No More Spoilers: A better way at the ballot box
Sierra Magazine, Jan/Feb 2001

Last November's election had the unfortunate effect of creating a rift between environmentalist supporters of Al Gore and those of Ralph Nader. With the major-party candidates neck and neck in a handful of swing states, Gore backers claimed (with some justification) that a vote for Nader was a vote for Bush. Nader rejected the spoiler label, but many of his supporters were anguished by the political cost of their votes of conscience.

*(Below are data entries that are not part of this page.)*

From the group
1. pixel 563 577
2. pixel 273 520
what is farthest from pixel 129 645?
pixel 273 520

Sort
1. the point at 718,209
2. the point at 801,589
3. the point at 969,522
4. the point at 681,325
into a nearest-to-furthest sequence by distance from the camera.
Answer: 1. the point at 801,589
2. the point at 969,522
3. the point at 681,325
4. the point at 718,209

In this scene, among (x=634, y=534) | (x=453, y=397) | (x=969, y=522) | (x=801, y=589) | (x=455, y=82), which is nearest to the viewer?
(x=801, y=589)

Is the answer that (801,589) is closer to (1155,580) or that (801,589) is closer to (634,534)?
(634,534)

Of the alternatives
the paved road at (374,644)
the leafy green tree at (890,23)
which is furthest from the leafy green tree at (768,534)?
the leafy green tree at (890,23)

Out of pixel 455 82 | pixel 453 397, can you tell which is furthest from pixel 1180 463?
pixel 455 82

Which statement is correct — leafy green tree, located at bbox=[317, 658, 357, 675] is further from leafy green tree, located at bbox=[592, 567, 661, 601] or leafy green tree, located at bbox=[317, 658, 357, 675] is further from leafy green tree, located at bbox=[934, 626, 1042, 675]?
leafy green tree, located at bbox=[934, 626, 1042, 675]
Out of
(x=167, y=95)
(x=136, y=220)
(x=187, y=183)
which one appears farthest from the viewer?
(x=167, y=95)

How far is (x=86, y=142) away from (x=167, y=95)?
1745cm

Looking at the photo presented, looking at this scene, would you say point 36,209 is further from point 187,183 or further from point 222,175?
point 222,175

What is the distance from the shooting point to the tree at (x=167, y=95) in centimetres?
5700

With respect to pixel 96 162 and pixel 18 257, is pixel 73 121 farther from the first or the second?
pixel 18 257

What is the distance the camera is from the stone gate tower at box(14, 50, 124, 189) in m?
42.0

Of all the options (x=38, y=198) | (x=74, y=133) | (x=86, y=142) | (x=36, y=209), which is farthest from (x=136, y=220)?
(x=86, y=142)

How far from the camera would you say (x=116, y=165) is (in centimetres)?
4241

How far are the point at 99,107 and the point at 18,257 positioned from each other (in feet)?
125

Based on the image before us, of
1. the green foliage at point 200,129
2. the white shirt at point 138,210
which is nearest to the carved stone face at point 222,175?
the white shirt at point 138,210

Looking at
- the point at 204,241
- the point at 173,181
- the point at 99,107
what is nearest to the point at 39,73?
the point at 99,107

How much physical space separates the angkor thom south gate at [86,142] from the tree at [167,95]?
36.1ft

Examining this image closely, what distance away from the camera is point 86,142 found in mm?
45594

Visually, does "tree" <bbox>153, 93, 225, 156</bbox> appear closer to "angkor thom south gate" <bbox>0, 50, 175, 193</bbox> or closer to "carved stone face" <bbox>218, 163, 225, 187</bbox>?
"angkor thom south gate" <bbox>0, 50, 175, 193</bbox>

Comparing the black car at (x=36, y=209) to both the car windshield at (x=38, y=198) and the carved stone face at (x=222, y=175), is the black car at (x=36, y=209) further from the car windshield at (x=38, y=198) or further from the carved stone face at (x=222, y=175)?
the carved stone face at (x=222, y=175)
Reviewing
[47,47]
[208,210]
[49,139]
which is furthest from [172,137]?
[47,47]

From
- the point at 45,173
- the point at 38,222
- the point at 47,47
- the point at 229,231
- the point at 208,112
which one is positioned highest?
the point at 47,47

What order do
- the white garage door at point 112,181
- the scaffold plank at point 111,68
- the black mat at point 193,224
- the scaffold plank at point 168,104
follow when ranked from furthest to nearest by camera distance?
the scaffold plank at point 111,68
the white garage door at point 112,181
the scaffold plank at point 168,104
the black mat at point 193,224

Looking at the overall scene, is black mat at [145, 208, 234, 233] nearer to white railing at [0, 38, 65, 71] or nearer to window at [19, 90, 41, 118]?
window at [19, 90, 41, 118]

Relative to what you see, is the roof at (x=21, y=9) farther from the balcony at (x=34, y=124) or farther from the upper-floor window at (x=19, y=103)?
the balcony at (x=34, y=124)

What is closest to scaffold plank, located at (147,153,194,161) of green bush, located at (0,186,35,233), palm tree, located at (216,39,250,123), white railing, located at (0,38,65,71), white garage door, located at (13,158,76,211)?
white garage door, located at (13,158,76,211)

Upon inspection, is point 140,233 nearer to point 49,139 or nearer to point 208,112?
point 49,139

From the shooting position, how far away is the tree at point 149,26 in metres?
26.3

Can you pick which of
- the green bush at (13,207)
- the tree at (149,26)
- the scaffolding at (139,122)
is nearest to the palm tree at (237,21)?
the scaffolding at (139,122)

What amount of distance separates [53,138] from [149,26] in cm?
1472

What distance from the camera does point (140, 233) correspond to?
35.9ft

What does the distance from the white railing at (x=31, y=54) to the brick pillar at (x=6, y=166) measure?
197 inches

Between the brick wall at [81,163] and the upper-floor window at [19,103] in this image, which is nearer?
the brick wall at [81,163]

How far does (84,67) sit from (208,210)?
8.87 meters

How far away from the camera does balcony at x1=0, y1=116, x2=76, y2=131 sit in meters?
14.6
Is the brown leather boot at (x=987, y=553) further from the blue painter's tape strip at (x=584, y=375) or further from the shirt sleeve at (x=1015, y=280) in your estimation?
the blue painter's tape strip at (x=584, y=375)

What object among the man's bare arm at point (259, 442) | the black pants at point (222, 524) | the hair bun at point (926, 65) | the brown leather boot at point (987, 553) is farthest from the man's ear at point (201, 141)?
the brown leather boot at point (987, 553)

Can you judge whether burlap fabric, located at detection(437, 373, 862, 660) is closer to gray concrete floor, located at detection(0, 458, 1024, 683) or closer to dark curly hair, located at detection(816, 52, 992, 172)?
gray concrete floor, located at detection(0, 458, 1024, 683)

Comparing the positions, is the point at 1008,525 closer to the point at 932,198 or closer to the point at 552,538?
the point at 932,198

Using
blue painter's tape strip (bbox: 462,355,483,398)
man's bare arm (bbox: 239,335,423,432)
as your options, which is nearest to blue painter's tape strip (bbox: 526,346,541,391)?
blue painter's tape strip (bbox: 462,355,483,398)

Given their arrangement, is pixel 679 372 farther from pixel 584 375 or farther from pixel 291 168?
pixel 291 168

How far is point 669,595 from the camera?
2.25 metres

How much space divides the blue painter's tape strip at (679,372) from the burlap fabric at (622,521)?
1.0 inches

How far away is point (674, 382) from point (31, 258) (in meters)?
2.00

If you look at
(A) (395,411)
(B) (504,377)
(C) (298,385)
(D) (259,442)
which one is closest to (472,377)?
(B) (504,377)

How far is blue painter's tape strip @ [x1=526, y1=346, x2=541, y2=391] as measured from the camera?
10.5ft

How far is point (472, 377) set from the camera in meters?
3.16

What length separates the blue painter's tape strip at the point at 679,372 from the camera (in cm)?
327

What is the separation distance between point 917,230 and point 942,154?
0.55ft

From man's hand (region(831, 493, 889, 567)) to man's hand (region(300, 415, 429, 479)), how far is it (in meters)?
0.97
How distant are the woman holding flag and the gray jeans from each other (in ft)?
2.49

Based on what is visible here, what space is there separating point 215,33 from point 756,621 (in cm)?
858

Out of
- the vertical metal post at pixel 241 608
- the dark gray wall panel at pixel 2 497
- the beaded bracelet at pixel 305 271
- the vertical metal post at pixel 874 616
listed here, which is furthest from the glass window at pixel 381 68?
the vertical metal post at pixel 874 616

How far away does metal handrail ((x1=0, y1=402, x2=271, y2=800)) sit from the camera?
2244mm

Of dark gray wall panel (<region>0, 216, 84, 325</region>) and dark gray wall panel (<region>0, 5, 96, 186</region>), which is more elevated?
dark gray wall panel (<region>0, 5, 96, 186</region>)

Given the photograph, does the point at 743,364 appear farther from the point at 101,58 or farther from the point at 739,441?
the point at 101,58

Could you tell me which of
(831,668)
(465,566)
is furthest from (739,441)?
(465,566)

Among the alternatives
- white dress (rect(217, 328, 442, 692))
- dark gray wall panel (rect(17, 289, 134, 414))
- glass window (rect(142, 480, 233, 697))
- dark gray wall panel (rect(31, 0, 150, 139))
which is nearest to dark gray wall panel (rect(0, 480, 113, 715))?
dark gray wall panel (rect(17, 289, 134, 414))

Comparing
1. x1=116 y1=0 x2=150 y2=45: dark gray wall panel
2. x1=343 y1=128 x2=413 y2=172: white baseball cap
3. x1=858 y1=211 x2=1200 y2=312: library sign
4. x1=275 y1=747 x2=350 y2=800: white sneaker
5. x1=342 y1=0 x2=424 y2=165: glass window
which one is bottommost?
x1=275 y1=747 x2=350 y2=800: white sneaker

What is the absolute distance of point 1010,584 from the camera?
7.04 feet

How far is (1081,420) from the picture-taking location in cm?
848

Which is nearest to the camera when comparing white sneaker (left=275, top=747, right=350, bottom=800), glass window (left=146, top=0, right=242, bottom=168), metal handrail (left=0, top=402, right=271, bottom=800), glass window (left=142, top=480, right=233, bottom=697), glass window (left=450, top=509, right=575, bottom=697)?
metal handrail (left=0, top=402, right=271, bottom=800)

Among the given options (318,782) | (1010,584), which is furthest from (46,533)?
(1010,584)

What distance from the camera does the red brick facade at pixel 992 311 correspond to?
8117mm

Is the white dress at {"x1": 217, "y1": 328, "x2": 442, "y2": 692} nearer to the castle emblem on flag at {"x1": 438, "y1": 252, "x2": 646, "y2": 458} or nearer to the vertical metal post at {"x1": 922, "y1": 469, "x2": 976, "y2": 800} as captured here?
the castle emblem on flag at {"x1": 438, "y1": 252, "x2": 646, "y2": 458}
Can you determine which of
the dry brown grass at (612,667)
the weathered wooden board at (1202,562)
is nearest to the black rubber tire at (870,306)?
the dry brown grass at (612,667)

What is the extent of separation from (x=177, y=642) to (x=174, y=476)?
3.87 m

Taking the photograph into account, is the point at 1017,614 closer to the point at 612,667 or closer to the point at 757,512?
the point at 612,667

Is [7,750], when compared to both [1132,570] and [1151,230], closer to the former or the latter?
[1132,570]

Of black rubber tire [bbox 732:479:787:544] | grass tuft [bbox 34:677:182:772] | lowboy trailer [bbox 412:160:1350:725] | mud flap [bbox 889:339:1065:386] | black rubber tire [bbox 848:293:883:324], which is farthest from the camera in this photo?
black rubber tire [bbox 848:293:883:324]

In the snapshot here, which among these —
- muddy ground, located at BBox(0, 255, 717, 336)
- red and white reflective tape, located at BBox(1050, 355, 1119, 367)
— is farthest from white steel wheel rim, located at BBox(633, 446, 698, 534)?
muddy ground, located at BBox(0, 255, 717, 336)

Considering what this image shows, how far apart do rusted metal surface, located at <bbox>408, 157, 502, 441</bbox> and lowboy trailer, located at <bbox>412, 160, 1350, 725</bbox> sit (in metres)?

It didn't have to be that way. With a simple change to our electoral process, Nader could have easily doubled his numbers and made a powerful statement about the environment, trade issues, and corporate influence without sabotaging fellow environmentalist Al Gore. That change is called instant runoff voting. In this system -- already being used to elect the president of Ireland, the senate in Australia, and the mayor of London -- voters rank candidates 1-2-3, in order of their preference. A candidate winning a majority of first preferences is, of course, elected. If no one reaches that mark, however, the candidate with the fewest votes drops out, and the second choices of his or her voters are then distributed to the remaining candidates. This process is repeated until one candidate gains more than 50 percent. In last November's election, instant runoff would have worked like this in New Hampshire, for example: Gore received 47 percent of the vote, Bush 48, Nader 4, and three minor candidates the other 1. Let's say that all of the three minor candidates' second-choice votes went to Bush, giving him 49 percent. Next Nader would drop out, and four out of five of his second-preference votes would boost Gore over the top.

Without such a system, the growing numbers of independent voters and third parties ensure the current trend toward political leaders elected by plurality (that is, the greatest number of votes, but not necessarily a majority). In the 1992 and 1996 presidential elections, only a quarter of all states were won by a clear majority. "There's nothing in the Constitution that ordains we should have plurality voting," says John Anderson, who polled 7 percent of the national vote as a third-party presidential candidate in 1980. He is now president of the Center for Voting and Democracy, which seeks to popularize voting reforms. Instant runoff, he says, would also save third parties from their spoiler role of benefiting the majority party that they have least in common with. In his campaign in 1980, says Anderson, "the spoiler charge definitely took its toll; I could have done two or three times as well if that incubus had not been hovering over the race." As for Nader, beyond reaching the 5 percent of the vote needed for federal matching funds, he might even have garnered the 15 percent necessary for inclusion in future national debates.

An end to the spoiler effect should appeal equally to the major parties. In several recent congressional races in New Mexico, for example, the Green vote threw races to Republicans. And in Alaska's 1994 gubernatorial race, votes for Libertarian and Alaska Independent Party candidates siphoned votes from Republicans, electing Democrat Tony Knowles.

The Sierra Club Board of Directors recently voted "to support alternative electoral methods that better reflect the diversity of public opinion," including instant runoff. Shifting to instant runoff could be accomplished by state legislatures or by popular referendum. Alaskans will vote on the issue in 2002, and Vermont and New Mexico are also considering the system. The main opposition, says Anderson, comes from "institutional inertia." If we can get past that, voters may finally be able to vote their hearts without fear of bringing on their worst nightmare.